The novel use of waste animal bone from New Zealand agricultural sources as a feedstock for forming plasma sprayed hydroxyapatite coatings on biomedical implant materials.

This study presents the feasibility of using animal bone-derived hydroxyapatite (HAP) as feedstock powders for plasma spraying. Bovine, cervine and ovine bone from abattoirs was boiled in a pressure cooker to remove blood, fat and adhering meat tissue. The bone was then placed in a muffler furnace, pyrolyzed at approximately 1000 degrees C to remove collagen and resid-ual organics, cooled and subsequently ground to a powder then digested in nitric acid. Sodium hydroxide was added to the digest to reprecipitate the HAP. Ageing of the precipitate followed by filtration, extensive washing and drying produced the white powder used as the feedstock. X-ray diffractometry (XRD) and Fourier transform infrared spectroscopy (FTIR) confirmed the powder to be poorly crystalline HAP with low-level carbonate. Out of several batches of the sieved powders, one batch was plasma sprayed to produce adherent HAP coatings; therefore, demonstrating that animal bone-derived HAP powders can be seri-ously considered as a feedstock powder, subject to the powder being processed for the correct rheological characteristics for easy flowing within the plasma spray flow lines. The phase composition of the successful plasma sprayed HAP coatings on both stainless steel and titanium were found by XRD to be mainly HAP with minor contributions from á -tricalcium phosphate, tetra-calcium phosphate and CaO; therefore, demonstrating that feedstock decomposition on its passage through the plasma spray torch was insignificant under the conditions employed. Scanning electron microscopy (SEM) micrographs of the coatings indicated that their morphology featured the classical heterogeneous and splat-like appearance expected of plasma sprayed coatings. Young's modulus and Vicker's microhardness tests conducted on the coatings revealed values in the range, respectively, 22-87 GPa and 166-287 (HV200 ) indicating high strength plasma spray HAP coatings had been produced from the feedstock powder.

The processing and characterization of animal-derived bone to yield materials with biomedical applications. Part II: milled bone powders, reprecipitated hydroxyapatite and the potential uses of these materials.

■ ■ ■ ■ ■

EXERCISE:
Answer these from the hydroxyapatite text:
(a) At about what temperature was the bone pyrolyzed?
(b) On which two metals were the plasma sprayed coatings produced?
(c) What range of Vickers microhardness values did the coatings show?
The entries come from a separate source unrelated to the text.

■ ■ ■ ■ ■

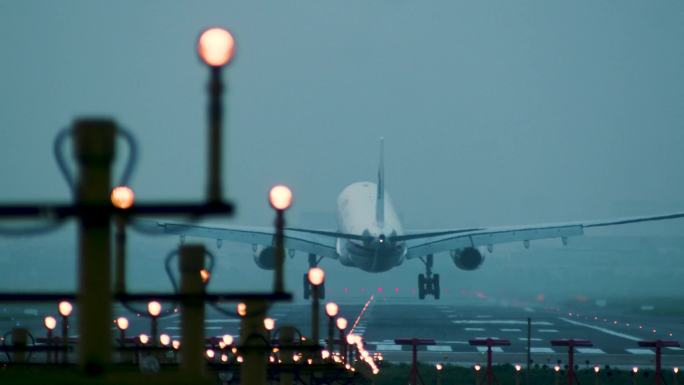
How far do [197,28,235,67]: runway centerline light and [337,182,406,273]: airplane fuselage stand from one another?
2027 inches

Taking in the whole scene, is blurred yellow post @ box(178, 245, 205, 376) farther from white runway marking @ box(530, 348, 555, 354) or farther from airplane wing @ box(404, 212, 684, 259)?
A: airplane wing @ box(404, 212, 684, 259)

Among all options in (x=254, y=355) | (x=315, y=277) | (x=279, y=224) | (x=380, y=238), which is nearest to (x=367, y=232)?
(x=380, y=238)

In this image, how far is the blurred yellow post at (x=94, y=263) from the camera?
6.87 meters

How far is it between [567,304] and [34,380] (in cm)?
8254

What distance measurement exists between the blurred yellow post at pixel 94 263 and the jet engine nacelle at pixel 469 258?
62.0 meters

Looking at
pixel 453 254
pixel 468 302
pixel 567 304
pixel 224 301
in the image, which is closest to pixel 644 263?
pixel 468 302

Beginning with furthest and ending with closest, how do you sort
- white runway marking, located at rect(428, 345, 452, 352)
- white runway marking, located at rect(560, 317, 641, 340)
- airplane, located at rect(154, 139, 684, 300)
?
airplane, located at rect(154, 139, 684, 300), white runway marking, located at rect(560, 317, 641, 340), white runway marking, located at rect(428, 345, 452, 352)

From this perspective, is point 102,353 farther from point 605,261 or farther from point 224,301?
point 605,261

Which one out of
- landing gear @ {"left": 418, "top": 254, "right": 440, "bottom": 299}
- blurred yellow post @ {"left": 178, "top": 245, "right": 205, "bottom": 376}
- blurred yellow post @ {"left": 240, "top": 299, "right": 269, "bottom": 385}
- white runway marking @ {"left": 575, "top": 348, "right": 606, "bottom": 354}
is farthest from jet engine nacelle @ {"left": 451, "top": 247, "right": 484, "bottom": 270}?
blurred yellow post @ {"left": 178, "top": 245, "right": 205, "bottom": 376}

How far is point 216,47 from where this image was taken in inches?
314

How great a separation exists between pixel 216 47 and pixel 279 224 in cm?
316

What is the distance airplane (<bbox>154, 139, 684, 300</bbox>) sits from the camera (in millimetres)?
62156

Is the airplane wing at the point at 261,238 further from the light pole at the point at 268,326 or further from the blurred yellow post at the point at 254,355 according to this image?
the blurred yellow post at the point at 254,355

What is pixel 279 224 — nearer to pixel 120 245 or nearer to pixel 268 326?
pixel 120 245
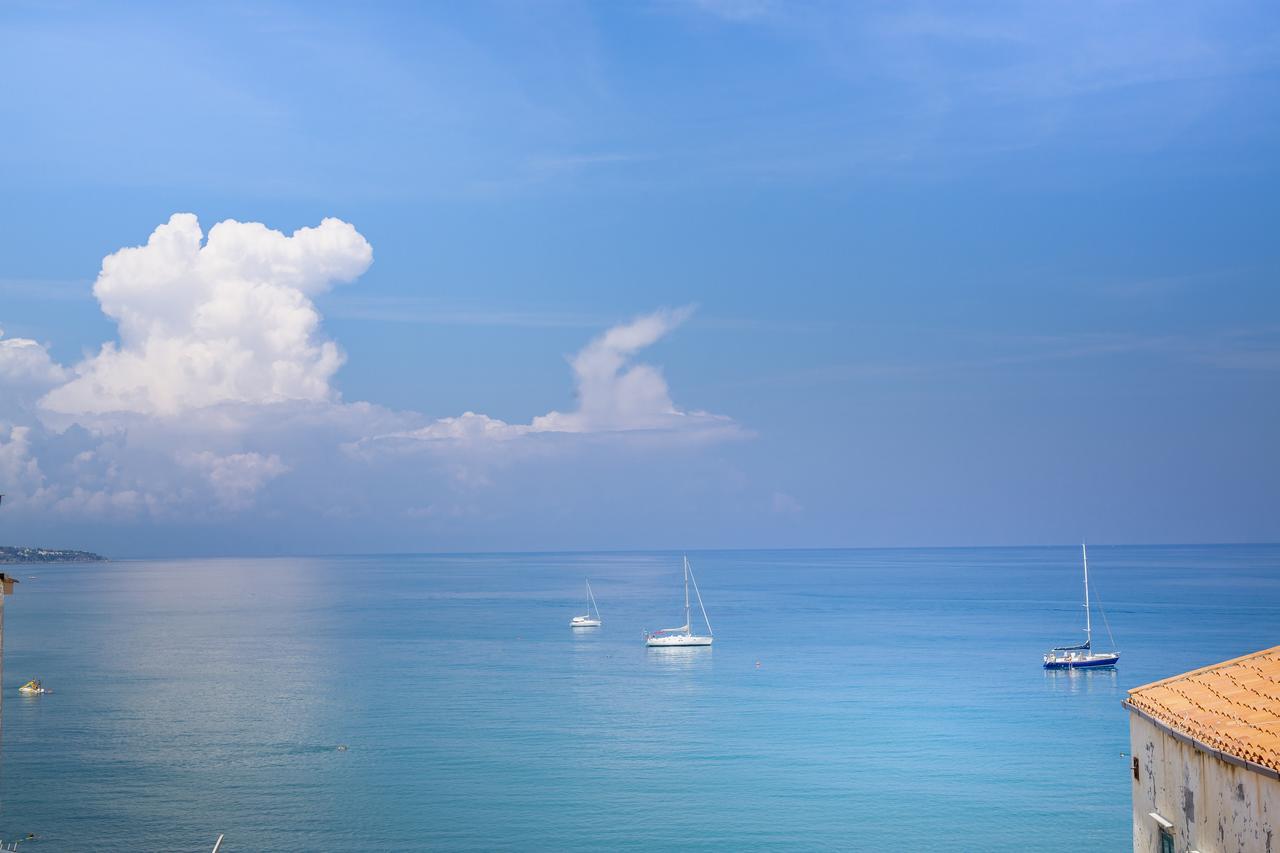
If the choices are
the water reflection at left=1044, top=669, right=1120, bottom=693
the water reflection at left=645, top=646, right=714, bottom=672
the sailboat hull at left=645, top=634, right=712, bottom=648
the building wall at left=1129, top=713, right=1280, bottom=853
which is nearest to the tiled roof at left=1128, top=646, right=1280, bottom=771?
the building wall at left=1129, top=713, right=1280, bottom=853

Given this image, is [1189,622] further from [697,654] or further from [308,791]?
[308,791]

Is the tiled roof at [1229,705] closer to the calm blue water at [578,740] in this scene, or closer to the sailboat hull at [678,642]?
the calm blue water at [578,740]

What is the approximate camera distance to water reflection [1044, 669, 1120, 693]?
83125 mm

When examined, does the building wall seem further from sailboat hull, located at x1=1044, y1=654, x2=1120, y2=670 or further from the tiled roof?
sailboat hull, located at x1=1044, y1=654, x2=1120, y2=670

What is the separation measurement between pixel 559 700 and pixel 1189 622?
86490mm

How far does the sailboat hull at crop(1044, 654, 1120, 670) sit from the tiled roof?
72558mm

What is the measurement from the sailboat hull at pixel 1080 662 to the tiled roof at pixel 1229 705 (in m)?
72.6

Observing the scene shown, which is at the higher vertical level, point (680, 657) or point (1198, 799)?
point (680, 657)

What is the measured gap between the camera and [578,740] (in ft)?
209

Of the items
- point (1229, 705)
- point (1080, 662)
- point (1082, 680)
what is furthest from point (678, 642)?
point (1229, 705)

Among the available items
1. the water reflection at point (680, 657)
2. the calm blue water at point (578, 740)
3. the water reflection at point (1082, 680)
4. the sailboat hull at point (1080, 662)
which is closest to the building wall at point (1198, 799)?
the calm blue water at point (578, 740)

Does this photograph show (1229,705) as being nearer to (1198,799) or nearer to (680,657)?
(1198,799)

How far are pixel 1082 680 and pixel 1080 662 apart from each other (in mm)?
5441

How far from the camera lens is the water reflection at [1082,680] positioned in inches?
3273
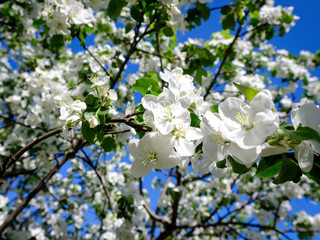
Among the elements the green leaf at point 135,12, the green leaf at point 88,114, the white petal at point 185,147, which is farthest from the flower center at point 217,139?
the green leaf at point 135,12

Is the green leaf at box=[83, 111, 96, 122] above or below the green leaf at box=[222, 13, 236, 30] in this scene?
below

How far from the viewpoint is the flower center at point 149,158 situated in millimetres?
983

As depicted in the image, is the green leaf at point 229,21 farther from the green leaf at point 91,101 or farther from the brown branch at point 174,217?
the brown branch at point 174,217

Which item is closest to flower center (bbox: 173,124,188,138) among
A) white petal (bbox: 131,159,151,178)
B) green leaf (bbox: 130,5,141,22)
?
white petal (bbox: 131,159,151,178)

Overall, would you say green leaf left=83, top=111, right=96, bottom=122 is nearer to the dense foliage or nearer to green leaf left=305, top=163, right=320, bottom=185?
the dense foliage

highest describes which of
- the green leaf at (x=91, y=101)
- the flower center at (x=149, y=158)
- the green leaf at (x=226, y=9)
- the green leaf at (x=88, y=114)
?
the green leaf at (x=226, y=9)

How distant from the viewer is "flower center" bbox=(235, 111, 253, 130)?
80 cm

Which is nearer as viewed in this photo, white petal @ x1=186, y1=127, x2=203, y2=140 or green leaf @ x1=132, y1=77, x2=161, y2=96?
white petal @ x1=186, y1=127, x2=203, y2=140

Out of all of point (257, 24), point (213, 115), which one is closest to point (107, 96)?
point (213, 115)

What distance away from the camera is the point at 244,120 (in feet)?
2.77

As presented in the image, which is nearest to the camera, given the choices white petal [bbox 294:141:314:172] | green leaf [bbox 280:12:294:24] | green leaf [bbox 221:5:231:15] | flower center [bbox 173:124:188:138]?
white petal [bbox 294:141:314:172]

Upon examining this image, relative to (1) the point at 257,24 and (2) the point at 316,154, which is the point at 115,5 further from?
(1) the point at 257,24

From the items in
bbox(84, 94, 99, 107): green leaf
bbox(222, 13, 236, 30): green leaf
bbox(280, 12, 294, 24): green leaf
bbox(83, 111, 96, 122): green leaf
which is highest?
bbox(280, 12, 294, 24): green leaf

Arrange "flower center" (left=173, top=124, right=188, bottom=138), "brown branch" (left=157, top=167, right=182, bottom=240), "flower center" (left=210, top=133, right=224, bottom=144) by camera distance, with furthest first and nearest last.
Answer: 1. "brown branch" (left=157, top=167, right=182, bottom=240)
2. "flower center" (left=173, top=124, right=188, bottom=138)
3. "flower center" (left=210, top=133, right=224, bottom=144)
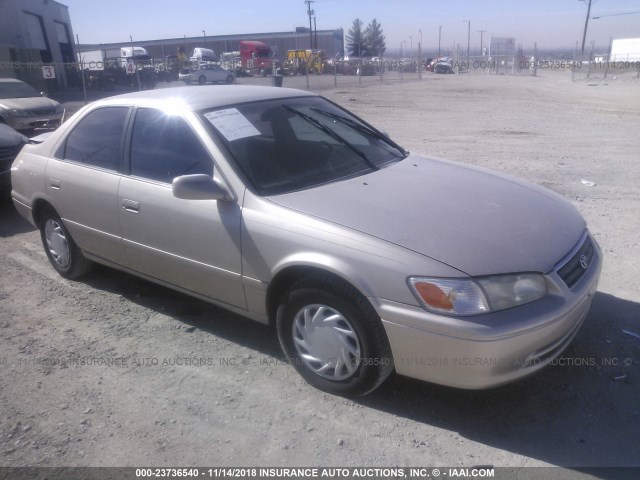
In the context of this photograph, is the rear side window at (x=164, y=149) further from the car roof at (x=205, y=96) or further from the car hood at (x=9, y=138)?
the car hood at (x=9, y=138)

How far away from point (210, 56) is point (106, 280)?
51345mm

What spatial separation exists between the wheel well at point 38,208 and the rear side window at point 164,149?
1345 millimetres

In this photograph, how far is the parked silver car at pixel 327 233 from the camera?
270 cm

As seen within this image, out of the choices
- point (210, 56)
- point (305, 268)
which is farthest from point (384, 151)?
point (210, 56)

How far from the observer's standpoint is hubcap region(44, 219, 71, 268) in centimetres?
484

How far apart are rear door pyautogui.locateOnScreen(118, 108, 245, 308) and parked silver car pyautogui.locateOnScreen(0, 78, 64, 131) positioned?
12.6m

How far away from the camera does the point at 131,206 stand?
3.91m

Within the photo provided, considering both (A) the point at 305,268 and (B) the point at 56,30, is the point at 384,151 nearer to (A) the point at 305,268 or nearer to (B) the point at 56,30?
(A) the point at 305,268

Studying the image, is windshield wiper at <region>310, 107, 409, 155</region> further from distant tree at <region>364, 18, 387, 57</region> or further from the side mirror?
distant tree at <region>364, 18, 387, 57</region>

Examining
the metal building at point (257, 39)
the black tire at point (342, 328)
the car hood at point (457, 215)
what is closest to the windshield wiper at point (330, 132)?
the car hood at point (457, 215)

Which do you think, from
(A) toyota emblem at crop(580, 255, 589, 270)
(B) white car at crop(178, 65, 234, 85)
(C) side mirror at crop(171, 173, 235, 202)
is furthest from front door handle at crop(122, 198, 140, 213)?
(B) white car at crop(178, 65, 234, 85)

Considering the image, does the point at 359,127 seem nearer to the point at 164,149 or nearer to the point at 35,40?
the point at 164,149

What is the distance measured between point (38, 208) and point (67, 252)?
509mm

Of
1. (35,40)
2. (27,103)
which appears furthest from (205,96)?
(35,40)
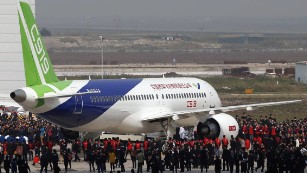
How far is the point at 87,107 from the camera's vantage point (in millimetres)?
53375

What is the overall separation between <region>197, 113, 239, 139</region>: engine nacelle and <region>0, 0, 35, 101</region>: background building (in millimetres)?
27443

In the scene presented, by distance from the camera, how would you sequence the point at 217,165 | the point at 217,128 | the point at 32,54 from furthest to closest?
the point at 217,128 → the point at 32,54 → the point at 217,165

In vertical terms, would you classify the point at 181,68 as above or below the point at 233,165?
above

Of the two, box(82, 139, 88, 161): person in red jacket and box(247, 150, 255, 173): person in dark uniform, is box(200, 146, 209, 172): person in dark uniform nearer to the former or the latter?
box(247, 150, 255, 173): person in dark uniform

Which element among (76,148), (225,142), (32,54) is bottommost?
(76,148)

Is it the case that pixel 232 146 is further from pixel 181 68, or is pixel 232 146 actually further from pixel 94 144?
pixel 181 68

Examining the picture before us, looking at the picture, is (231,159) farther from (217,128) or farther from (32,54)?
(32,54)

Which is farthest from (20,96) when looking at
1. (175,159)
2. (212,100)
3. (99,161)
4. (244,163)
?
(212,100)

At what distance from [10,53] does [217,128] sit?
1142 inches

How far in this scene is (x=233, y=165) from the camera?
4972 cm

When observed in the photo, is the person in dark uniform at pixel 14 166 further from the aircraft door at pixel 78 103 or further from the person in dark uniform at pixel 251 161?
the person in dark uniform at pixel 251 161

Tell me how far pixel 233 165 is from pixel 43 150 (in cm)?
Answer: 915

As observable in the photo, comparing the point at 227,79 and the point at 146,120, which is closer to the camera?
the point at 146,120

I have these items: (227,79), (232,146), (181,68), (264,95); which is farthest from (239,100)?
(181,68)
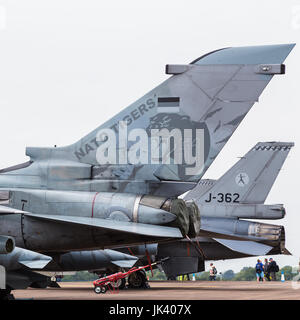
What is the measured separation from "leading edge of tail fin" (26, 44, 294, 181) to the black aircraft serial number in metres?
13.7

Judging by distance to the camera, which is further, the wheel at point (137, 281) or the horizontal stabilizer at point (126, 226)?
the wheel at point (137, 281)

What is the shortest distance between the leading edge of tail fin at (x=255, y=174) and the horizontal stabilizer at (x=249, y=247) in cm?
205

■ ■ ■ ■ ■

EXERCISE RESULT:
(a) Approximately 1000 degrees C.
(b) Stainless steel and titanium.
(c) 166-287 (HV200).